The National Clay Pipe Centre is an example of post-industrial industrial architecture – in keeping with the site’s former function as a shipyard. The main colour is grey – chosen I think to best show off the splatters of seagull guano.
The ‘workings’ of the centre are exposed: piping, ducts, wiring. All can be seen as you walk through the concrete corridors to reach various large boxy spaces. The experience of travelling the corridors of the centre evokes life on a space station, but with added tedium. The toilets are just above the boiler room. The incessant hum around that sector creates the charming air of an ageing car ferry. This ambience is heightened when the timed cubicle light goes out part way through your efforts.
The building is shaped into the riverside and it is entered, as it were, from the rear. The steel and glass facade looks out onto the majesty of the river Wear and, on a clear day, beyond to the North Sea.
The designers chose to expose all the machinery, but conceal the staff.

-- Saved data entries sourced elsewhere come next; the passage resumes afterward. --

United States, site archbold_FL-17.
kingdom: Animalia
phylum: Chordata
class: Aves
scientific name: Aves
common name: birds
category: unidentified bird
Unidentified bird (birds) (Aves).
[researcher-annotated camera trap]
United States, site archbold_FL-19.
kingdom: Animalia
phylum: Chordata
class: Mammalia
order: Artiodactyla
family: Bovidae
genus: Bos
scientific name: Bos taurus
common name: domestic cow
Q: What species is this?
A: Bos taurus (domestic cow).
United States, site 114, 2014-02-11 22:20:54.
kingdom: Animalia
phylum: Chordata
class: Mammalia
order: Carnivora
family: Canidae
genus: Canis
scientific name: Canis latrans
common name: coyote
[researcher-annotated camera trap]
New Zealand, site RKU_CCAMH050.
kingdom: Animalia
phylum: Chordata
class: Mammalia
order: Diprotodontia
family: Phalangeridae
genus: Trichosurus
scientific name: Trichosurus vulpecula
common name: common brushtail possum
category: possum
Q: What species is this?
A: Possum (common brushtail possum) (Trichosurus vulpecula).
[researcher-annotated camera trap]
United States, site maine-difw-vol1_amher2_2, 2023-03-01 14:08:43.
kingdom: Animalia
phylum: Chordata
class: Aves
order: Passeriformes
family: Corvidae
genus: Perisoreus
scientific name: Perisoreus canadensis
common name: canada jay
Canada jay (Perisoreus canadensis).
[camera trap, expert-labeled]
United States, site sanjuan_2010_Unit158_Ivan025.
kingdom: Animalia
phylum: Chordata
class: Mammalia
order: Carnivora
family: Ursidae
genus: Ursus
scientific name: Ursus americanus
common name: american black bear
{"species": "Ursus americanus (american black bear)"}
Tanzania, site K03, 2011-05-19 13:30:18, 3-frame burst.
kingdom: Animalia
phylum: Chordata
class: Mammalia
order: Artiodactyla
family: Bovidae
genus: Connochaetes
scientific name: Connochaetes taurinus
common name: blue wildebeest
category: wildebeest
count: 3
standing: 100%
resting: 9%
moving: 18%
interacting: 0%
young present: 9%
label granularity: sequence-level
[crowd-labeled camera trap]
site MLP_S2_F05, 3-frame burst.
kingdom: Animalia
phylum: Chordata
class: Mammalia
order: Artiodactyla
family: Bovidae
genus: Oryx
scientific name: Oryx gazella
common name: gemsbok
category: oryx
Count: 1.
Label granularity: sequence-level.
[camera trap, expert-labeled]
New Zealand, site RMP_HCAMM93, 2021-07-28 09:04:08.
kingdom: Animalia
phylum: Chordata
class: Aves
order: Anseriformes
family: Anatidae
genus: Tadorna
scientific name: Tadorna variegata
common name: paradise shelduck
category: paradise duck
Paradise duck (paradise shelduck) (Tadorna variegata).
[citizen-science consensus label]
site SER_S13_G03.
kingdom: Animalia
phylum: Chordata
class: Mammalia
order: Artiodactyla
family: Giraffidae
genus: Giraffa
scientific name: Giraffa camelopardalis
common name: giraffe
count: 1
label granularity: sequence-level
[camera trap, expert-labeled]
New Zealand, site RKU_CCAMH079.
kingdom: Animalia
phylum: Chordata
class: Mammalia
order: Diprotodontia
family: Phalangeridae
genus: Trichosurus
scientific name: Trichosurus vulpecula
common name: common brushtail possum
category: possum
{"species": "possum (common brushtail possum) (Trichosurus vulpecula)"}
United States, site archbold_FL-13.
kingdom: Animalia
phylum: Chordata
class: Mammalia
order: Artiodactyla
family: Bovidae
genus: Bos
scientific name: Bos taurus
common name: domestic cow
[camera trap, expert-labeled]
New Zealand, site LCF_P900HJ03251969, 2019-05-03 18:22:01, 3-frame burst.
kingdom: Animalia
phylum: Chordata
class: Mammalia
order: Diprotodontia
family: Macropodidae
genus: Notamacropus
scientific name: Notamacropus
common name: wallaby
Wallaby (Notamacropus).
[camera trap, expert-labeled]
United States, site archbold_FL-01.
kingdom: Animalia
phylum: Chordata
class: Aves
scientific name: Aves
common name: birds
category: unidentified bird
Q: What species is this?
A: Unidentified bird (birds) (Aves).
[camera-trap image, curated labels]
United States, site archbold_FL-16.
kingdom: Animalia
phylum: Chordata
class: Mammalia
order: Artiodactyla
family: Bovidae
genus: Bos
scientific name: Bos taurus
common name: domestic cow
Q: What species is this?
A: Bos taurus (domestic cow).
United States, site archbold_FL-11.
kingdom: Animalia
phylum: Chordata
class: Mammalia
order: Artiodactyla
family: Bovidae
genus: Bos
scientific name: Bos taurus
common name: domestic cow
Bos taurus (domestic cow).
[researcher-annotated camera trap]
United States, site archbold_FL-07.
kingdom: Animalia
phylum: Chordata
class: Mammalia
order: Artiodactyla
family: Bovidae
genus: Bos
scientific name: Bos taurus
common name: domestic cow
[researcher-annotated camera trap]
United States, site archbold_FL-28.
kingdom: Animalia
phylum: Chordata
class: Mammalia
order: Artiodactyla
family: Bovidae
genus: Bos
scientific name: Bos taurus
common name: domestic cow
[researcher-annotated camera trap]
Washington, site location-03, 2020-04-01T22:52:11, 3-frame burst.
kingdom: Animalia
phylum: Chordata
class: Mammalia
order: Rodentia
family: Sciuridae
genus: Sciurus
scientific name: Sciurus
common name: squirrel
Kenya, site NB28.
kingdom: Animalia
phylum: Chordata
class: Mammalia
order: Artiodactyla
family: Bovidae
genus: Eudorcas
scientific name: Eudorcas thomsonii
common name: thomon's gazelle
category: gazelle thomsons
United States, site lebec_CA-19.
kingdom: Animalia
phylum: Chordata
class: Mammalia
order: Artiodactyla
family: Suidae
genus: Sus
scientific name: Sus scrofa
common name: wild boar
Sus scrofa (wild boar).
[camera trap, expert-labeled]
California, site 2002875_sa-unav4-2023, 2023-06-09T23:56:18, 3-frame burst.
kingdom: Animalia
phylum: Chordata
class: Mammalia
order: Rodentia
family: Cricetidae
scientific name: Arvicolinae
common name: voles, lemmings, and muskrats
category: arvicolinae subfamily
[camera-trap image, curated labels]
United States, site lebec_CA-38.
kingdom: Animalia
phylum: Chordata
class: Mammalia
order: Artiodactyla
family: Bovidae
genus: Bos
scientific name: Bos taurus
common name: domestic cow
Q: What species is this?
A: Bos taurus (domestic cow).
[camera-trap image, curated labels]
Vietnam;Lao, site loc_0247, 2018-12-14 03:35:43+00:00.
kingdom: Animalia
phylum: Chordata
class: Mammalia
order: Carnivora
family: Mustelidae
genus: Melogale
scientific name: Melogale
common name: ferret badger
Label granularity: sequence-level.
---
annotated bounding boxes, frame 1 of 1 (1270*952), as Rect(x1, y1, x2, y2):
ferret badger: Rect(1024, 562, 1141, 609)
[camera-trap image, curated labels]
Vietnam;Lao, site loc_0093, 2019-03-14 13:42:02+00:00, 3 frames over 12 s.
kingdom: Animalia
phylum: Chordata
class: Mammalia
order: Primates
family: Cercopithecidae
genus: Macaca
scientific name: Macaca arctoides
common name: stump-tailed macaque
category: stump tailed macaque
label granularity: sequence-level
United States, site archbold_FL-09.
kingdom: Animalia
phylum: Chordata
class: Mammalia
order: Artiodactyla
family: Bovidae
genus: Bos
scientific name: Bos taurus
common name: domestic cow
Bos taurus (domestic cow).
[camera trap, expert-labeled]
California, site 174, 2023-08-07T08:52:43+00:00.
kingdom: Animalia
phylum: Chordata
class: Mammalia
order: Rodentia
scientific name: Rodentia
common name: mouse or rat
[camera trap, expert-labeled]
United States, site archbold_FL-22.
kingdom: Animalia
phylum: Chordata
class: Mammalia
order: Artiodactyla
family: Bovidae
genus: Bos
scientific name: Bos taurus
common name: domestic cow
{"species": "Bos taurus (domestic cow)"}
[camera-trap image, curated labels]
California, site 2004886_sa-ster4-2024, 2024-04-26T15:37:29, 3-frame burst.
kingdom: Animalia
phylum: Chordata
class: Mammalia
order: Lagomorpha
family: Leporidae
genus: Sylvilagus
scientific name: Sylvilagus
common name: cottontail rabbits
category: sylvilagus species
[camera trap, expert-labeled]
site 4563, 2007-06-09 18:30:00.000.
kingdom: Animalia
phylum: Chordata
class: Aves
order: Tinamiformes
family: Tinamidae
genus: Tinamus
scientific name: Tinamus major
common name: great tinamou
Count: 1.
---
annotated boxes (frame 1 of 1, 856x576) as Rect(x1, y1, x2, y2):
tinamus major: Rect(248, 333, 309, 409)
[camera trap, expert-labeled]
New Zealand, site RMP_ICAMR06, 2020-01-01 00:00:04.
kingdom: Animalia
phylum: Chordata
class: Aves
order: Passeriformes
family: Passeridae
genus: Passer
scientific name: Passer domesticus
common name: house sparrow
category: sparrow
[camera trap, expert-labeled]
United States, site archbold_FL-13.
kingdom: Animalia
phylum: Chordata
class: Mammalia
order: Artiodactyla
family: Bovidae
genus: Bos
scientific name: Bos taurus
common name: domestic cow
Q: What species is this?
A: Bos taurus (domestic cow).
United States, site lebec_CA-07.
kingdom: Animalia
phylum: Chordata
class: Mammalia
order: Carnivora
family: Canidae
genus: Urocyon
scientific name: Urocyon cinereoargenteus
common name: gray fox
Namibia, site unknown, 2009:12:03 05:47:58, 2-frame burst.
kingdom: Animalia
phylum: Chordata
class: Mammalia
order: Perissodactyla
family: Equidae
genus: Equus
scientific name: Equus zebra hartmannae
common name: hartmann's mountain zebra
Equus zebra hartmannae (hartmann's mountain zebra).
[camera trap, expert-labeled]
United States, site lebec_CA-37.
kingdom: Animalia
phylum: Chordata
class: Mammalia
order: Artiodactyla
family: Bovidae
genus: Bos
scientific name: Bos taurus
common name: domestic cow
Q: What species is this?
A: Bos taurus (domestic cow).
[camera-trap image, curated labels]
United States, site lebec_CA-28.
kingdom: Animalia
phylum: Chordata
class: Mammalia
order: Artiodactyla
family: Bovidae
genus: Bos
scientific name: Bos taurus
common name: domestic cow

The main office for the administration of all matters clay pipe is hidden in the core of the building: the windows do not open and the view takes in the loading bay and 2 overflowing skips. Some daylight is filtered through a tent of blue provided by a section of glass roofing. I think the young Dickens probably had a better view from the tanning factory.
Lastly, nearly every door in the building has a keypad with a different alpha-numeric code. I now keep a list in my wallet. There are prisoners at ‘D-cat’ institutions with more freedom than NCPC staff.